Enquanto tal estética dá sinais de cansaço, surge um apetite por algo que empolgue, pareça original. Não à toa, o desfile de alta-costura para o verão 2024 da Maison Margiela, última coleção de John Galliano à frente da marca, realizado em janeiro de 2024, ressoou ao longo dos 11 meses seguintes e seguiu inabalável como coleção mais comentada do ano, com sua alma dramática e performática. Consumidos pelo excesso de estímulos, imagens e coleções, muitas vezes semelhantes entre si, nos sentimos meio que anestesiados e estamos todos famintos por um pouco de emoção criativa.
Criar sua própria identidade é um processo lento e íntimo, que leva em conta desde estilo de vida até nossas referências culturais. “O risco de sempre seguir modismos é o esvaziamento de si mesma. Construir um estilo próprio é, acima de tudo, um exercício de autoconhecimento – um caminho para refletir sobre quem se é. Os modismos, por outro lado, funcionam como caixinhas engessadas de pertencimento. Você acaba gastando tempo e recursos tentando se encaixar nessas fórmulas, se adequar ao olhar do outro, sobrando pouco espaço para olhar para dentro e se perguntar: o que essas escolhas dizem sobre quem eu sou?”, diz a joalheira Paola Vilas, uma das seis amigas da Vogue a ilustrar esta matéria – mulheres que sempre foram fiéis ao próprio estilo e mostram aqui como não pode haver nada mais original do que identidade própria.

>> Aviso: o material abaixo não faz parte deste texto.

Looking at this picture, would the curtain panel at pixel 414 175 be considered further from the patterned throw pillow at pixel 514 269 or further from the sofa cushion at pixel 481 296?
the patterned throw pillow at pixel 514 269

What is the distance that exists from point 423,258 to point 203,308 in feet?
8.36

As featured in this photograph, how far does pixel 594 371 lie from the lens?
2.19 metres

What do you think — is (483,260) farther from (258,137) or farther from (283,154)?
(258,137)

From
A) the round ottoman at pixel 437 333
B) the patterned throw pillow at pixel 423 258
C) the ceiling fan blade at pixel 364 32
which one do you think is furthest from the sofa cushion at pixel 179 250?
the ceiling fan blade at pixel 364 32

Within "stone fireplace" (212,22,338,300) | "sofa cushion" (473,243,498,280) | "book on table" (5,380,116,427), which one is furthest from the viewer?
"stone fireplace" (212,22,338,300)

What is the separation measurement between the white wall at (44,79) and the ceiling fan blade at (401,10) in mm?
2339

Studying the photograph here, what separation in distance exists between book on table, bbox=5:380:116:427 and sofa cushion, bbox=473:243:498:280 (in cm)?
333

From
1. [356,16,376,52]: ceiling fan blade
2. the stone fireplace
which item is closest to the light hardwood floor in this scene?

“Sem contar a ansiedade. O sistema é desenhado para manter as pessoas inquietas, coma sensação de que sempre falta algo. Mas estilo é muito mais do que consumo. É sobre a forma como alguém se coloca no mundo, a maneira como absorve a vida e se movimenta por ela. No fim, uma pessoa por inteiro engrandece um look muito mais do que um look tem o poder de engrandecer uma pessoa”, complementa.
“Padronizar não é o caminho para a originalidade. Eu ainda acredito nas potências individuais, no autoconhecimento, você ser você mesmo 100%. Não há modismo que, por si só, possa criar autenticidade. Originalidade vem de uma confiança em si”, diz a cantora Xenia França.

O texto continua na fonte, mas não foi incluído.